§ EXERCISE INSTRUCTIONS
Beneath this line sits some data. Return only its lines from the one holding "Ford Fiesta 2015" through the one holding "Монитор Acer XV271Zbmiiprx (черный) 3", inclusive, exactly, with the images removed.
*** Opening GIVEN RECORDS ***
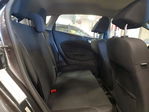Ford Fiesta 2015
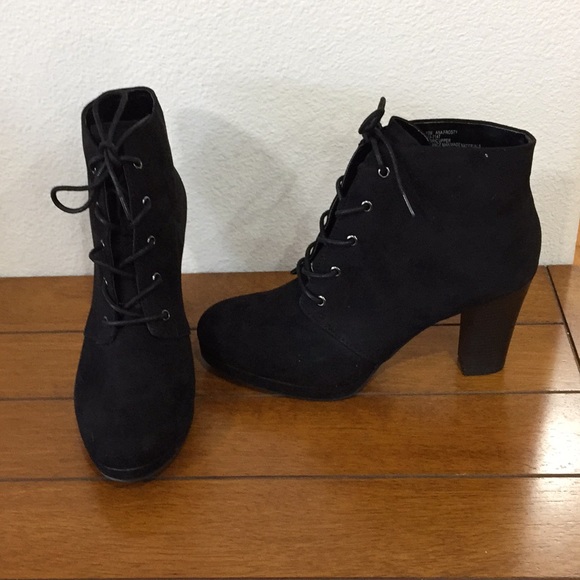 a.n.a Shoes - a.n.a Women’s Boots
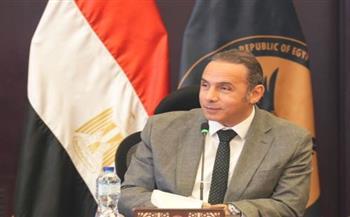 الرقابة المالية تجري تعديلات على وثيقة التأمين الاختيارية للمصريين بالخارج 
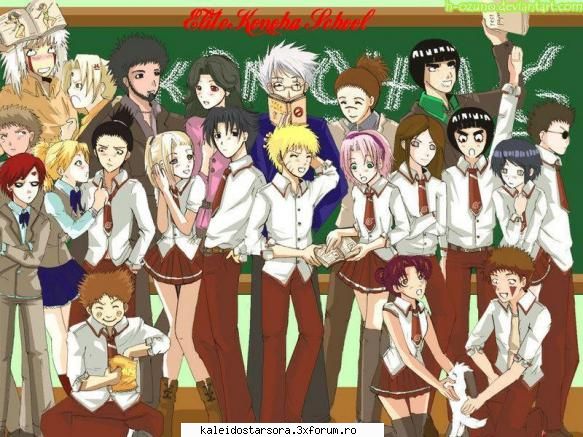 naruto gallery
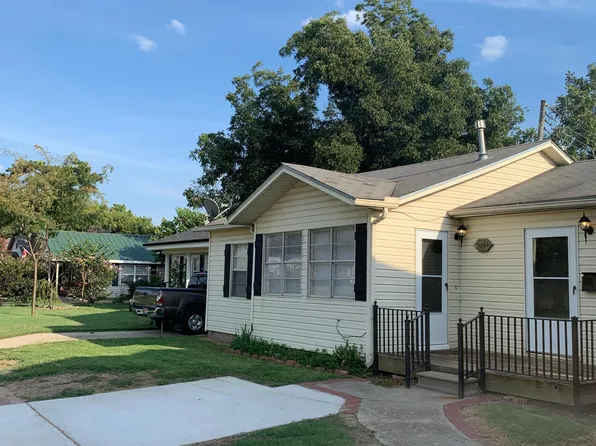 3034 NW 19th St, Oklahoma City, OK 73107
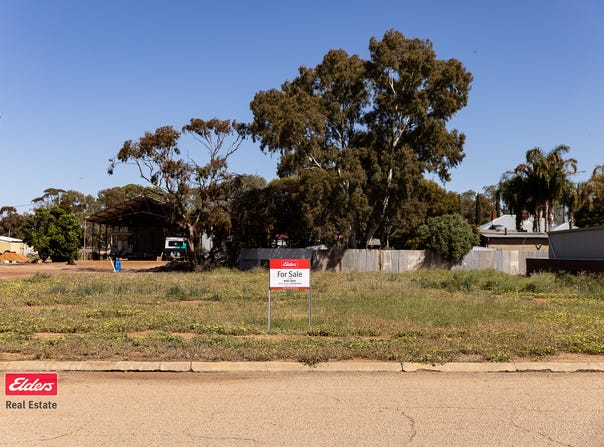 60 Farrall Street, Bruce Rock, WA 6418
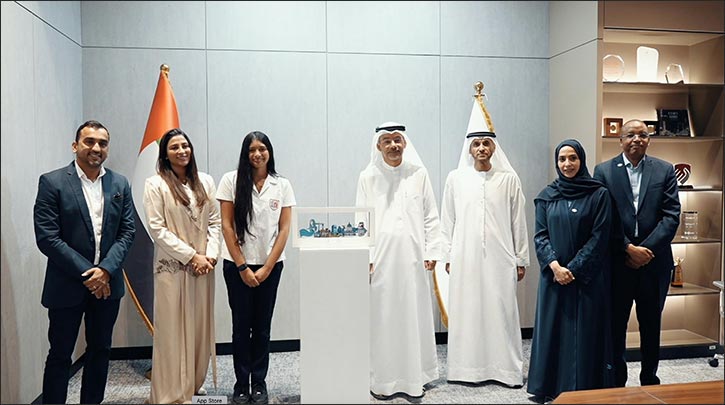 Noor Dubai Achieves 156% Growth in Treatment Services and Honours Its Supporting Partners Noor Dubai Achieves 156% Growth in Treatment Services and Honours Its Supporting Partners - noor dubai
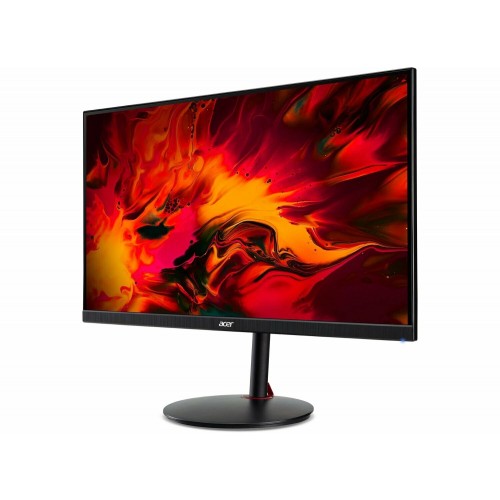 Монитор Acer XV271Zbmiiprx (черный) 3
*** Closing GIVEN RECORDS ***
*** Opening GIVEN RECORDS ***
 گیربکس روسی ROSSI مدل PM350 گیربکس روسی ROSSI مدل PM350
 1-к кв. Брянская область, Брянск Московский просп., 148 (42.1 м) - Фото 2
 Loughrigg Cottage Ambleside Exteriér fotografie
*** Closing GIVEN RECORDS ***
*** Opening GIVEN RECORDS ***
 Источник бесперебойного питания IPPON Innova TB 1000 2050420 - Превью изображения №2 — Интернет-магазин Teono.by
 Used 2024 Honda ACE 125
*** Closing GIVEN RECORDS ***
§ YOUR RESPONSE
Ford Fiesta 2015
 a.n.a Shoes - a.n.a Women’s Boots
 الرقابة المالية تجري تعديلات على وثيقة التأمين الاختيارية للمصريين بالخارج 
 naruto gallery
 3034 NW 19th St, Oklahoma City, OK 73107
 60 Farrall Street, Bruce Rock, WA 6418
 Noor Dubai Achieves 156% Growth in Treatment Services and Honours Its Supporting Partners Noor Dubai Achieves 156% Growth in Treatment Services and Honours Its Supporting Partners - noor dubai
 Монитор Acer XV271Zbmiiprx (черный) 3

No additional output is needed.